One more week and off she flies, out of this country. Oddly, I am stoic or may be even looking forward to her disappearance from my life, contrary to all those times when I cried and made a hue, begging her not to leave. Eight years ago when we met, I had no idea that we would go anywhere and when our relationship took off, I never thought she would leave.
She didn’t want labels, didn’t want to understand anything and I obliged, because she was the light of my life. Two years hence she was talking to a ‘guy’ and I frowned a little but said nothing then. Soon things started getting out of control.
I asked her if she wanted a guy. She denied, she doesn’t agree even today after having married one. I said, “I understand and it is important that you tell me what it is and I will step aside and be there in whichever way you need me.” Ah! But accepting that meant she was in the wrong and she made a hue for questioning her loyalty. I knew something was amiss and I wanted to get to the bottom slowly and work around it. At the same time, I did not want to assume and take decisions just because I had a hunch. I wanted her to give a nod and did not want to hurt her. My biggest evidence came when she accidentally sent texts to me, which were meant for someone else. Naturally the same questions followed same denials. I believed her again miraculously, and as time passed, she moved out of town for work and then began her conversations. This time with my stubborn arguments, she could not hide/escape so she said that she couldn’t help herself and she wanted me to come down and that my absence made her do things. I knew where it was heading and I told her to take her own time, have her space and decide ‘coz, “If I come, you stay; I am not around, you change.”

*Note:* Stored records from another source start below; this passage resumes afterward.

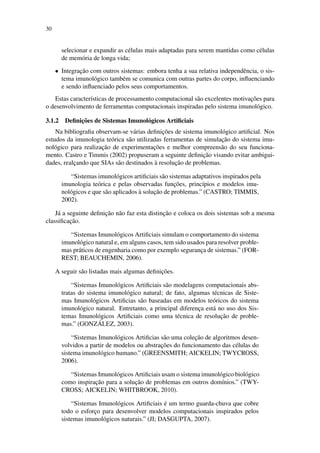 30
selecionar e expandir as c´elulas mais adaptadas para serem mantidas como c´elulas
de mem´oria de longa vida;
• Integrac¸˜ao com outros sistemas: embora tenha a sua relativa independˆencia, o sis-
tema imunol´ogico tamb´em se comunica com outras partes do corpo, inﬂuenciando
e sendo inﬂuenciado pelos seus comportamentos.
Estas caracter´ısticas de processamento computacional s˜ao excelentes motivac¸˜oes para
o desenvolvimento de ferramentas computacionais inspiradas pelo sistema imunol´ogico.
3.1.2 Deﬁnic¸˜oes de Sistemas Imunol´ogicos Artiﬁciais
Na bibliograﬁa observam-se v´arias deﬁnic¸˜oes de sistema imunol´ogico artiﬁcial. Nos
estudos da imunologia te´orica s˜ao utilizadas ferramentas de simulac¸˜ao do sistema imu-
nol´ogico para realizac¸˜ao de experimentac¸˜oes e melhor compreens˜ao do seu funciona-
mento. Castro e Timmis (2002) propuseram a seguinte deﬁnic¸˜ao visando evitar ambigui-
dades, realc¸ando que SIAs s˜ao destinados `a resoluc¸˜ao de problemas.
“Sistemas imunol´ogicos artiﬁciais s˜ao sistemas adaptativos inspirados pela
imunologia te´orica e pelas observadas func¸˜oes, princ´ıpios e modelos imu-
nol´ogicos e que s˜ao aplicados `a soluc¸˜ao de problemas.” (CASTRO; TIMMIS,
2002).
J´a a seguinte deﬁnic¸˜ao n˜ao faz esta distinc¸˜ao e coloca os dois sistemas sob a mesma
classiﬁcac¸˜ao.
“Sistemas Imunol´ogicos Artiﬁciais simulam o comportamento do sistema
imunol´ogico natural e, em alguns casos, tem sido usados para resolver proble-
mas pr´aticos de engenharia como por exemplo seguranc¸a de sistemas.” (FOR-
REST; BEAUCHEMIN, 2006).
A seguir s˜ao listadas mais algumas deﬁnic¸˜oes.
“Sistemas Imunol´ogicos Artiﬁciais s˜ao modelagens computacionais abs-
tratas do sistema imunol´ogico natural; de fato, algumas t´ecnicas de Siste-
mas Imunol´ogicos Artiﬁcias s˜ao baseadas em modelos te´oricos do sistema
imunol´ogico natural. Entretanto, a principal diferenc¸a est´a no uso dos Sis-
temas Imunol´ogicos Artiﬁciais como uma t´ecnica de resoluc¸˜ao de proble-
mas.” (GONZ ´ALEZ, 2003).
“Sistemas Imunol´ogicos Artiﬁcias s˜ao uma colec¸˜ao de algoritmos desen-
volvidos a partir de modelos ou abstrac¸˜oes do funcionamento das c´elulas do
sistema imunol´ogico humano.” (GREENSMITH; AICKELIN; TWYCROSS,
2006).
“Sistemas Imunol´ogicos Artiﬁciais usam o sistema imunol´ogico biol´ogico
como inspirac¸˜ao para a soluc¸˜ao de problemas em outros dom´ınios.” (TWY-
CROSS; AICKELIN; WHITBROOK, 2010).
“Sistemas Imunol´ogicos Artiﬁciais ´e um termo guarda-chuva que cobre
todo o esforc¸o para desenvolver modelos computacionais inspirados pelos
sistemas imunol´ogicos naturais.” (JI; DASGUPTA, 2007).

Oh yes she made a decision, and it was to listen to her parents and get married. I was shocked and did not know what to say. I watched silently as things unfolded; the most interesting part was she expected me to love her, and be there for her while she married someone else. Then a few months later, it was her wedding day. I stayed away until then but I thought for old times’ sake, I should be by her side. I went and I felt terrible, but I asked her before I left; so can I move on now? She finally had a reply – yes, I suppose so. I told her, “I have nothing against you and am happy for you”, and left. We spoke on and off until she quit and arrived in town two months before she planned to leave the country. I did not want to do anything with her but she whined, asked and gave statements, and I gave in. The drama unfolds further. She said I left her. She also said she loved/ loves/ will love me. After a while I told her, “I do not want to do this anymore and you should let me be”, and there came the much awaited dialogue “We will do as you want”. Really? Her persistent calls and crying stopped the day her man arrived in town. How interesting, I thought. I was done arguing. I did not expect her to be honest. I wondered how she could change someone who would have done anything for her, to someone who could only criticise her. There was this time when she meant so much to me that her absence just killed me. I spent the longest nights pacing up my hall, waiting for her to wake up and return my calls. I do not blame her, I just feel that all that drama and time and emotions deserved some respect and a little courage to look inwards would have helped us all.
I wonder who I am now. Gay? Or did I think I was one. Am I Straight? Or did I learn to think that I am supposed to be someone over these eight years. All I know is that I have been gay without a care. Somewhere in these last few years, I wanted to make her jealous but couldn’t really and there was a time when I told myself; I am going to have a better partner and a wedding. I wonder what I meant when I uttered those words. Now I am scared if I lost a lot more than love.